On Oct 15, 2008, at 11:54 PM, Jonas Sicking wrote:

On Wed, Oct 15, 2008 at 10:57 PM, Arun Ranganathan <[EMAIL PROTECTED]> wrote:

Maciej,

My first question would be:

Why did you ignore Apple's proposal to start with a minimal common
interface (which most people seemed to like) and instead wrote a draft that is the union of all things in Robin's original spec, all things that Mozilla happened to implement, and a bunch of the things that Google propose?

[1] http://lists.w3.org/Archives/Member/member-webapps/2008OctDec/0010.html
[2] http://lists.w3.org/Archives/Public/public-webapps/2008OctDec/0047.html
[3] http://lists.w3.org/Archives/Public/public-webapps/2008JulSep/0186.html
[4] http://lists.w3.org/Archives/Public/public-webapps/2008JulSep/0387.html

Were you referring to [3] above? I didn't actually realize that Apple
was proposing that as a v1 for the FileUpload spec. Apologies for
that, it was certainly not intended to be ignored.

Yes, [3] was our intended proposal for v1 of the file upload spec. I don't recall hearing any objection to publishing that as v1.

Arun did not ever respond to that email thread, and your only comment was "This sounds like a great idea to me."

I do agree that that API is good and should become part of the web
platform, however I'm not sure that it solves enough use cases that it
deserves a spec on its own. Basically it only provides a 'cleaner' API
for what you can already do by adding target="a-hidden-iframe" on a
<form> element and calling .submit().

Not true. It lets you upload files with explicit in-page progress UI, which form submission cannot do. It lets you perform the upload (and show the feedback) from a different frame or window than where the user chose the file. It lets you upload multiple files selected from a single file control but one at a time and with separate progress feedback for each.

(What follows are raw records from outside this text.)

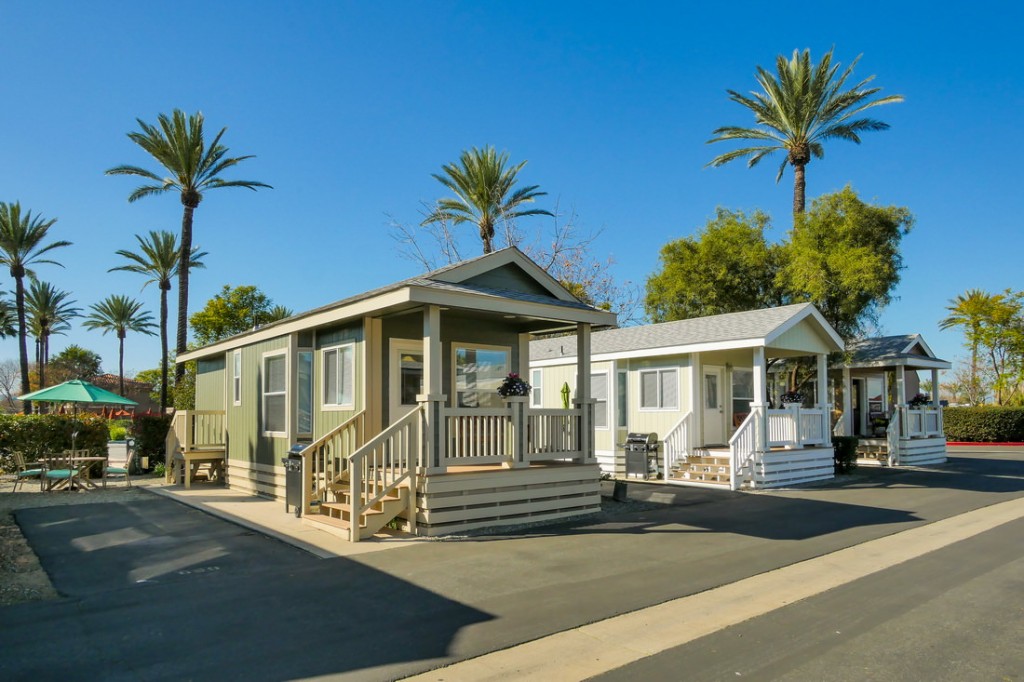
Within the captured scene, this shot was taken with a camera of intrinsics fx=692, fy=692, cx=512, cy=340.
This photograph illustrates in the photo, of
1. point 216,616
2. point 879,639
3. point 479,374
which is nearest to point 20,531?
point 216,616

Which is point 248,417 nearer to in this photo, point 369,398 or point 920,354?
point 369,398

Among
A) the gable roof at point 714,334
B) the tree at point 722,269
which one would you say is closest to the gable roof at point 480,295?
the gable roof at point 714,334

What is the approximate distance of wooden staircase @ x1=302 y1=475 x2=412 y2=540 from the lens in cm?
880

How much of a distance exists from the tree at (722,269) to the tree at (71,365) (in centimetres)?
5236

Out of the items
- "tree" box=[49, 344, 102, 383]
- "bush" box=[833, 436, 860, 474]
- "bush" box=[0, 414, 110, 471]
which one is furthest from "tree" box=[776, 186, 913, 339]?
"tree" box=[49, 344, 102, 383]

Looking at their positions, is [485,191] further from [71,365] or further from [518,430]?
[71,365]

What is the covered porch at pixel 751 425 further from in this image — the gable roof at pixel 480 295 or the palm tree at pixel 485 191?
the palm tree at pixel 485 191

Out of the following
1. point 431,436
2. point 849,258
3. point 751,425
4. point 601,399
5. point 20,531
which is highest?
point 849,258

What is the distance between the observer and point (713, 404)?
16641 mm

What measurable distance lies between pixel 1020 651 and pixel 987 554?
12.0 feet

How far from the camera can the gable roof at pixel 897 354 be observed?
64.8ft

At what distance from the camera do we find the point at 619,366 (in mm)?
17422

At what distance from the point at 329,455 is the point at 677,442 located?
8.14m

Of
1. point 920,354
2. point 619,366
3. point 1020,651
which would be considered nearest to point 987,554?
point 1020,651
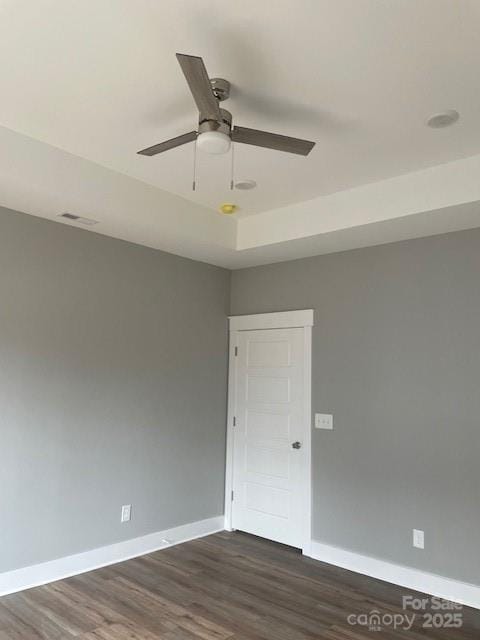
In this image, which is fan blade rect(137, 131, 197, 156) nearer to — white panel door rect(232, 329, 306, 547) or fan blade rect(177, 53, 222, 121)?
fan blade rect(177, 53, 222, 121)

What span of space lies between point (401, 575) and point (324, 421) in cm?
126

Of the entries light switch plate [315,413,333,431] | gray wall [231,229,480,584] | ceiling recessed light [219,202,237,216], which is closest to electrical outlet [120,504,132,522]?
gray wall [231,229,480,584]

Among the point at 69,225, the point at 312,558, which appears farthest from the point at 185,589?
the point at 69,225

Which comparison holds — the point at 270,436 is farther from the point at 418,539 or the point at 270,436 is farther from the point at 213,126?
the point at 213,126

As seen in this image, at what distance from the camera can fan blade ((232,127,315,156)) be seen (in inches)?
86.9

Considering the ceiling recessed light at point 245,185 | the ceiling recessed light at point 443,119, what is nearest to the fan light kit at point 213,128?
the ceiling recessed light at point 443,119

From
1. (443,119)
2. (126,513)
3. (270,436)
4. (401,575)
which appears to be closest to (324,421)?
(270,436)

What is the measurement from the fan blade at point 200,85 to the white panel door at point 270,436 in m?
2.61

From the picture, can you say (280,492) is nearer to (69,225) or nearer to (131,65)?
(69,225)

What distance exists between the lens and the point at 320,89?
239 centimetres

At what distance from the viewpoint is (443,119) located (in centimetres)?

These are all specific requests that we have heard from Web developers, who are more interested in these features than direct access to file bytes without doing an upload.

I think at the very least we should provide the ability to get access
to the data from within javascript so that you don't have to upload
the data to the server and pull it back down again. Be that through
the mozilla API or the google Blob API (seems like most people are
pushing for the google Blob API so I suspect we'll land on something
like it). That I think is a much bigger enabler for web developers and
a higher priority for at least me to get specified.

I don't like either the Mozilla API or the Google Blob API. I think it will probably take some time to agree on a good API - I don't think the union of everyone's proposals is a good way to do that. I think it will take time to come to a consensus on the right API for direct access to the file contents - it is a good idea, but there are divergent approaches, all with their flaws.

I'm less convinced that we need the FileDialog interface from Robin's
original spec as it's basically again just a "cleaner" API for
something that is already possible.

Instead of "cleaner" I would say it arguably has more security risk, since <input type="file"> binds things to an unforgable user action.